DMO - DMO: Recent Hike Pushes The Yield On This Mortgage CEF Above 11.5%

2023-08-03 04:08:48 ET

Summary

  • We last discussed DMO about a year ago, highlighting the strong potential for a dividend hike due to a rising net income trajectory.
  • As expected, the fund has indeed hiked the distribution which, along with its wide discount, translates to a 11.55% current yield as of this writing.
  • The fund's primarily residential mortgage allocation provides an attractive diversifier in income portfolios and is anchored off strong household credit metrics.
  • We continue to hold the fund in our High Income Portfolio.

In this article we provide an update on the Western Asset Mortgage Opportunity Fund ( DMO ). In our last update about a year ago we suggested the fund was very likely to hike its distribution as it benefits from higher rates.

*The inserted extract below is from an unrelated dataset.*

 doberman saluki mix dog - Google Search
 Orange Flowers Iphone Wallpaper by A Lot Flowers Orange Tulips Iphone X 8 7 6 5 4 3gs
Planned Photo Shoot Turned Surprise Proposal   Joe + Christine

Although distribution hikes are a dime a dozen in Loan CEFs, they are quite rare outside of that sector. In fact, DMO is one of the very few Multi-sector CEFs that have hiked over the last year (other ones like WDI and JLS are also ones that we have highlighted as beneficiaries of the current environment).

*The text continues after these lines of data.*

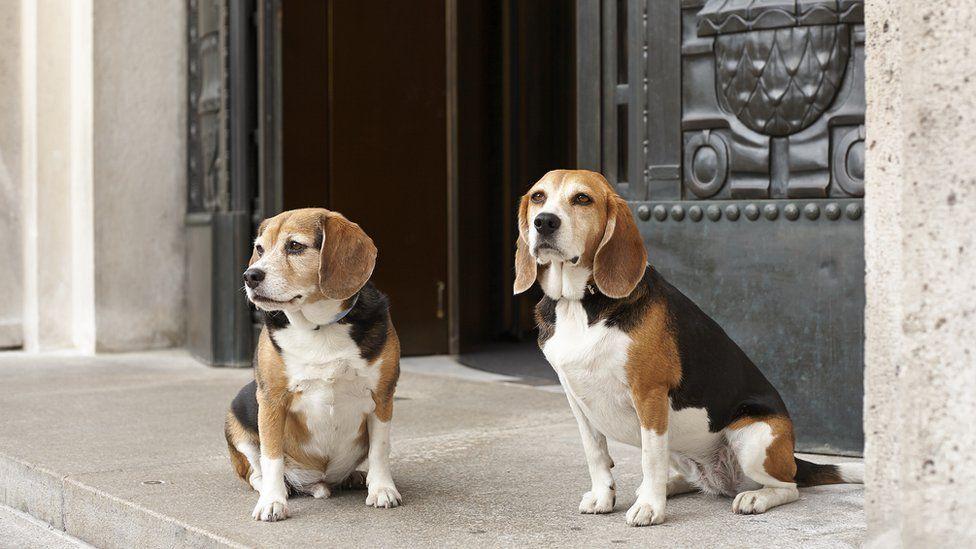 Dogs at the Park Hyatt Vienna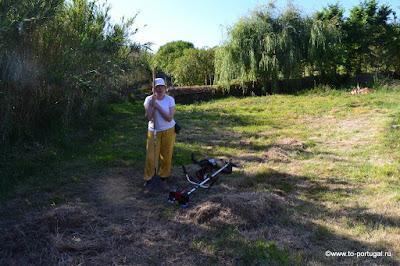 стричь траву в Португалии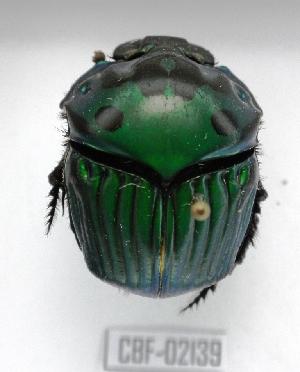 ( - CBF-Scarab-002139)  @13 [ ] Copyright (2011) CBF Colección Boliviana de Fauna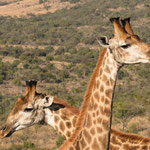 Giraffen, Ithala Game Reserve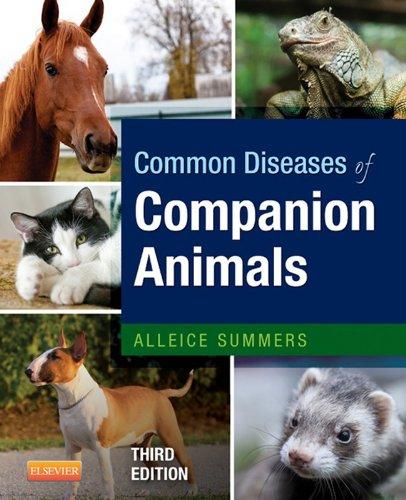 Buy Companion Animals Now!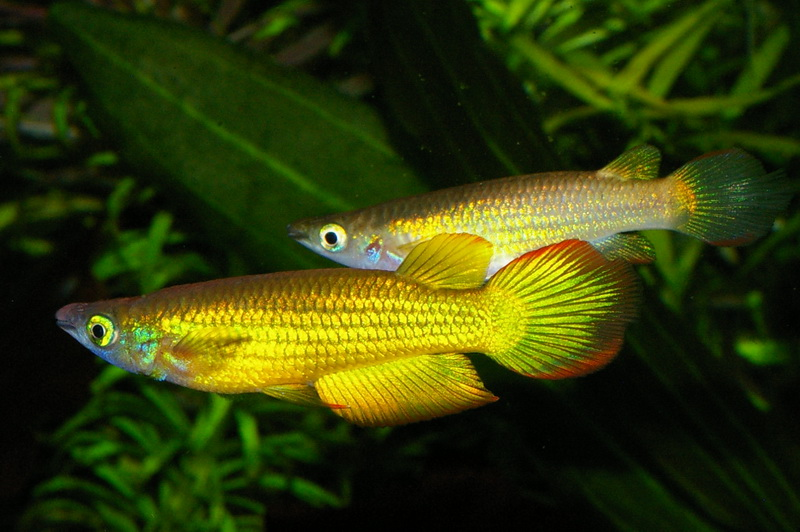 Aquario Virtual: Killifishes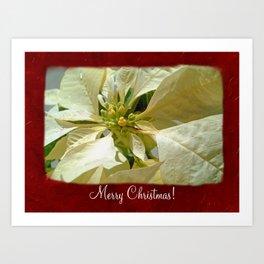 Pale Yellow Poinsettia 1 Merry Christmas P5F1 Art Print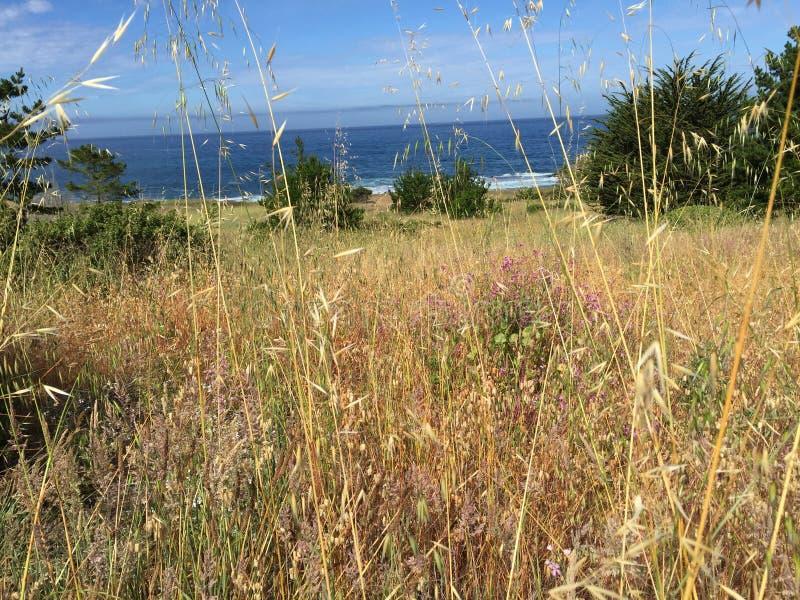 Campo e oceano de Mendocino fotos de stock royalty free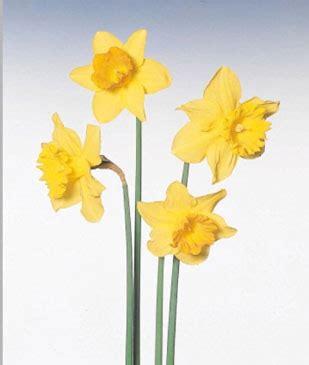 tromboni fiori primavera riello flor blumen export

DMO trades at a 11.55% current yield and 10% discount. We continue to hold the fund in our High Income Portfolio.

Fund Snapshot

The allocation profile of the fund is fairly unusual in that it primarily holds mortgage securities with a greater focus on residential mortgages. These securities are not the more common Agency MBS which carry no credit risk. Rather, they are either legacy non-agency securities (i.e. those issued prior to the GFC) or CRT securities (issued by US housing agencies after the GFC to offload borrower credit risk). This allocation profile makes DMO fairly unique in the CEF space.

Templeton

By way of background on the fund's portfolio, after the GFC, the US government looked for a way to derisk the business profile of its housing agencies and settled on the so-called CRT securities as a way to partially offload the household credit risk to the broader market. The schematic below shows how CRT securities work. The basic idea is that losses from mortgage defaults flow from the bottom-up with lower / higher-yielding tranches in the CRT structure absorbing losses first while the agency retains some skin in the game across the entire structure.

NB

The legacy non-agency RMBS set of securities, on the other hand, are those that were mostly issued prior to the GFC. This market continues to shrink as it has been largely replaced by CRTs.

NB

DMO holds both types of securities with the primary focus being residential mortgages, though there is some commercial exposure as well.

Households Are Doing Well

The bulk of risk in the DMO portfolio is linked to households. This aspect of the fund is an attractive one for two main reasons. First, most of the income market is linked to corporate credit risk so having another kind of risk in the portfolio allows investors to diversify their ultimate sources of returns.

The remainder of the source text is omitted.